(Exercise task 1): In the passage on email spam filtering, what character separates the username from the domain name in an email address?
(Exercise task 2): List every anti-spam filtering approach that has its own subheading in the literature review section of the passage on email spam filtering.
(Exercise task 3): Continue the passage on email spam filtering from its last sentence.

(Page extract):
There are number of different approaches used to filter the
received messages and made a measure to protect our accounts
from SPAM. Several technical solutions like commercial and
open-source products have been used to alleviate the effect of
this issue. Every approach performance is measured in terms
of its false positives and true positives.
II. BRIEF STRUCTURE OF EMAIL
An electronic mail structure made with three vital
components: the envelope, the body of message and the header
and other is IP
A. Body
The main content of message which we always see and
additionally some of the content are highlighted, bold etc.
B. Header
This part contains routing information, including sender and
recipient, date and subject. Email address has two parts
separated by ‘@’.Username on the left side and domain name
for the host server at right side.
C. Envelope
This part is hidden from user as it contains the internal process
routing in formation.
D. IP Address
It contains the sender Internet Protocol address.
III. LITERATURE REIVEW
Keeping in view the adverse effect of SPAM and essential
methods require filtering messages, so that they can be
classified between SPAM and Non SPAM messages. This
section presents the review of papers, which were based on
some of technical anti-spam approaches.
A. User defined filters
In this approach user can control the filtration process. They
can form their own rules on basis of which messages passed
and decide which one is spam and others not.
B. Header filters
Every email has a header part provide the sender email
address. This filter analyses to detect fake header through
matching list of address which users have in its list of
receiving address.
C. Content filters
These scan the body of the email message and use the
presence, absence and frequency of words to determine
whether the message is spam or not. Content based filtering
has been found to be most effective for spam detection [3].

(Stored records):
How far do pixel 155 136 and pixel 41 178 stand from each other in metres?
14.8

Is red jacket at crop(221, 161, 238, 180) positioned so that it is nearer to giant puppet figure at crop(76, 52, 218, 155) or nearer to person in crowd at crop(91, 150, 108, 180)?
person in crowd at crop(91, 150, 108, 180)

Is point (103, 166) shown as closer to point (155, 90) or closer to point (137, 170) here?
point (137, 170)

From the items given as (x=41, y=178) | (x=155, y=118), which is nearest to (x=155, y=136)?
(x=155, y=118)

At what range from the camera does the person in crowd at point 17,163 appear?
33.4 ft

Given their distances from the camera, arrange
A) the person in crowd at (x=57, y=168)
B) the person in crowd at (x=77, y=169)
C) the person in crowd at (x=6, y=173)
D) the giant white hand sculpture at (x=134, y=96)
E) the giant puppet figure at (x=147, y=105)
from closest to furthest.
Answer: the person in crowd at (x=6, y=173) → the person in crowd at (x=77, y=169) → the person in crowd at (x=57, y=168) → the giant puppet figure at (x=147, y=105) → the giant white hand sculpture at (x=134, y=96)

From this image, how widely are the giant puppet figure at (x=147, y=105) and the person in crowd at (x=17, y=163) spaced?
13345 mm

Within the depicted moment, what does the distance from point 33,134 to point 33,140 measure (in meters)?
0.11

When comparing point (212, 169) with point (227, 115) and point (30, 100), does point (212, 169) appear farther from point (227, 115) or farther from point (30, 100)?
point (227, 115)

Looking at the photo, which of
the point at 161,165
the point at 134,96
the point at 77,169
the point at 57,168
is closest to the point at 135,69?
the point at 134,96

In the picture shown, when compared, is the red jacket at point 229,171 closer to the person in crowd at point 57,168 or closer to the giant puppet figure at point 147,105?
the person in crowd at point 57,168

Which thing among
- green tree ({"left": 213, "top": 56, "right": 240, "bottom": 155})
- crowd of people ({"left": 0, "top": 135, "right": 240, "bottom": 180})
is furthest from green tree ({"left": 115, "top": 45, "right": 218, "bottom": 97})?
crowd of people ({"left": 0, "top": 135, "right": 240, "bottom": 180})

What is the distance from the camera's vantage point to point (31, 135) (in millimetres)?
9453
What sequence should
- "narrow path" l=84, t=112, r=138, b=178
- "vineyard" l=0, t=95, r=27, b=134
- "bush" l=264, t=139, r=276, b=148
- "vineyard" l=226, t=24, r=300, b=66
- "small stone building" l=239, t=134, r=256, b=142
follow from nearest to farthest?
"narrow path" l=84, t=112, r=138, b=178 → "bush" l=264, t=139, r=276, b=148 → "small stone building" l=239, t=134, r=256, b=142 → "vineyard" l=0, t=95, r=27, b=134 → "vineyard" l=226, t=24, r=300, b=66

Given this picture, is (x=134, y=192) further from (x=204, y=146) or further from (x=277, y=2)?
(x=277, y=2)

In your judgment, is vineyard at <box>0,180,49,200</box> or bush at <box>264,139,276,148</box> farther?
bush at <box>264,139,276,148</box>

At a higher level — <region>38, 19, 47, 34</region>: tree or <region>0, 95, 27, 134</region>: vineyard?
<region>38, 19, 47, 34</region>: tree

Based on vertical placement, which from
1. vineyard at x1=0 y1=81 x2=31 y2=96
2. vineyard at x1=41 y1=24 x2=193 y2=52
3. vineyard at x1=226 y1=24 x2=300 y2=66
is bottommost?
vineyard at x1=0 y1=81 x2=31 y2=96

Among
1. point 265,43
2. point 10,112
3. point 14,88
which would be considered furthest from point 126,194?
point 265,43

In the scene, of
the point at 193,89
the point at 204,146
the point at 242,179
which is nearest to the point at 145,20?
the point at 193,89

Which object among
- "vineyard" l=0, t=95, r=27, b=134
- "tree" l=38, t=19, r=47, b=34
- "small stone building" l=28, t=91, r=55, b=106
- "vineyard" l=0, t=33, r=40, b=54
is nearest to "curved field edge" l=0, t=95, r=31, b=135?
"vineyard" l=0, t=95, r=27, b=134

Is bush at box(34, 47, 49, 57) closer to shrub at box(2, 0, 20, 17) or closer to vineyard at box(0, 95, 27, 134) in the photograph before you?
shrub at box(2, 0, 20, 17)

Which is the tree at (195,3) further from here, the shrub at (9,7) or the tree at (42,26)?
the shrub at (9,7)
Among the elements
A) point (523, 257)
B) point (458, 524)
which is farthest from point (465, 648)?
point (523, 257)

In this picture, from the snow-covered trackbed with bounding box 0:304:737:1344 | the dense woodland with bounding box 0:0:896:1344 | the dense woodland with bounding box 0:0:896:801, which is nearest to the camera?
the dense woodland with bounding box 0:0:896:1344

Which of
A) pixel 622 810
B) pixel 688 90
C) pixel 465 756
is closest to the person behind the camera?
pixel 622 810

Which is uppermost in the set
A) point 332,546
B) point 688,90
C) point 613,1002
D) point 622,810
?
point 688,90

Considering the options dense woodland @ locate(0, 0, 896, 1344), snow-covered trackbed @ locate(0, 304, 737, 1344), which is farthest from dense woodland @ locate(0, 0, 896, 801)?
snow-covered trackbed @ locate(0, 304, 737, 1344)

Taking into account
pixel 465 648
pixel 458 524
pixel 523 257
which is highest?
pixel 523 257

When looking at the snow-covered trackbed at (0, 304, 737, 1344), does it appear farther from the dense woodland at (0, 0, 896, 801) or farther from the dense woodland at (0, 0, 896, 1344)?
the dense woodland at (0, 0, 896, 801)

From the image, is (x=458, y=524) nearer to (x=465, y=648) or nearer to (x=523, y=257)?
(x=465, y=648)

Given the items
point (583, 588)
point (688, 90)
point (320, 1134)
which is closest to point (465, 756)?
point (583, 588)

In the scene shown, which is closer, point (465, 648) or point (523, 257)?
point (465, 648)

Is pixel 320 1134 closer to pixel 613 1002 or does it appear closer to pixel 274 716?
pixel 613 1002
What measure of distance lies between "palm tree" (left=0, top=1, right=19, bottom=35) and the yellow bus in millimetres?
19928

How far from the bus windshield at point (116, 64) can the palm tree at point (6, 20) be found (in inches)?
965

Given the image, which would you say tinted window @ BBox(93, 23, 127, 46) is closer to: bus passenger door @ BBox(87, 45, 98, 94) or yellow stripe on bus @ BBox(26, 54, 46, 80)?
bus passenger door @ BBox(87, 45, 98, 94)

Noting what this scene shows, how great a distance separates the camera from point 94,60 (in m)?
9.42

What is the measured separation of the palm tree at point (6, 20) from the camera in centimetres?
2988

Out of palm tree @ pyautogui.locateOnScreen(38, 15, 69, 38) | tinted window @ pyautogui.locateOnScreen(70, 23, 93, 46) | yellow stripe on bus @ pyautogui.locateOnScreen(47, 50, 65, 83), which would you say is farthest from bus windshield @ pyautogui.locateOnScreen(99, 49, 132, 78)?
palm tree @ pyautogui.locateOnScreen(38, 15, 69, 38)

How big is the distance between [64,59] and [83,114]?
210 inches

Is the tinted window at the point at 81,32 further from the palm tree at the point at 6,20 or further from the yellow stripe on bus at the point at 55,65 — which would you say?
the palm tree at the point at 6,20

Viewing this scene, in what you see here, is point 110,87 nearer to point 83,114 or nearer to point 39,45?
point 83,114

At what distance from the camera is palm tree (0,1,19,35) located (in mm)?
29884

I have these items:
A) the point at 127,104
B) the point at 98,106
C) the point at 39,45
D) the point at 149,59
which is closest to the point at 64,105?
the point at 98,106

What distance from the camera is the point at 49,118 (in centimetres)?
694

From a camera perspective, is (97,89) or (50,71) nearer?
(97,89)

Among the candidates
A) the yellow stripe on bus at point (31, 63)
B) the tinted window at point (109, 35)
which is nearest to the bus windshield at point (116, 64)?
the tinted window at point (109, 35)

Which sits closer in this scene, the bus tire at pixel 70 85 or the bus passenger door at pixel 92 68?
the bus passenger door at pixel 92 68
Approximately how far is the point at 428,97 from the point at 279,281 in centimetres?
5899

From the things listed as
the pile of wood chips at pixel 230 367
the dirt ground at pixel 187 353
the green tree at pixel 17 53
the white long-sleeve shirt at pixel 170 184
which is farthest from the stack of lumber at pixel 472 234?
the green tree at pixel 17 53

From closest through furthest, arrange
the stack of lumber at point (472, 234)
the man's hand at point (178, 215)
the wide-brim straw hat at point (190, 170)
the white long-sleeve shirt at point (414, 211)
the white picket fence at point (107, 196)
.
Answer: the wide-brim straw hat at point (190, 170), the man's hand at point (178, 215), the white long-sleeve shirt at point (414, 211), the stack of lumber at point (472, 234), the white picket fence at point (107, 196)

(Task output 1): The '@' character.

(Task output 2): User defined filters, header filters, content filters

(Task output 3):
Abhimanyu Lad [3] describe a spam detection user level
program called spamnet which use the heuristic rules,
artificial neural network as classifier and most important
principal component analysis to detect spam by analysis mail
content. The detection process is automated which retrains its
system every 7 days so that it adapt the changes as new mails
pattern changes. The process first pre-process the message
through extractor module whose work is vital in whole
process. Its main functionality is to remove of stop words and
parses the message according to [3] rules. This phase is also
responsible in providing input to PCA which are the outputs of
extractor. The input to PCA is feature vector which are created
from words with the help of volatile vocabulary. The main
role of PCA is to transform feature vector to optimal
representation which has done by computing eigenvector and
improve the performance and efficiency by reducing the
feature set. And in final neural network with 6 inputs classify
the mails through its output signal spam or non-spam.
Alex Brodsky et al. [4] proposed distributed, content
independent, spam classification system called TRINITY that
is specifically aimed at botnet generated spam and can be used
in combination with existing spam classifiers [4]. They mainly
focus on method which protect from the botnets attack. The
computers which are connected to internet are first hacked and
from their system IP address which are assigned dynamically
at boot time, a numerous junk emails send to users. Trinity is a
distributed spam detection system [4] whose main objective
along with detection process is to keep some of points in
consideration while developing this approach are that it should
be easily installable ,pluggable, within existing infrastructure.
No need to modify the existing protocols. With the use of
distributed system, central point of failure clause removed and
most vital component it would be user controllable. The main
goal of this approach is to identify the source an email which sends the spam and immediately update the distributed
database about the sender information so that whole system
disable the breach.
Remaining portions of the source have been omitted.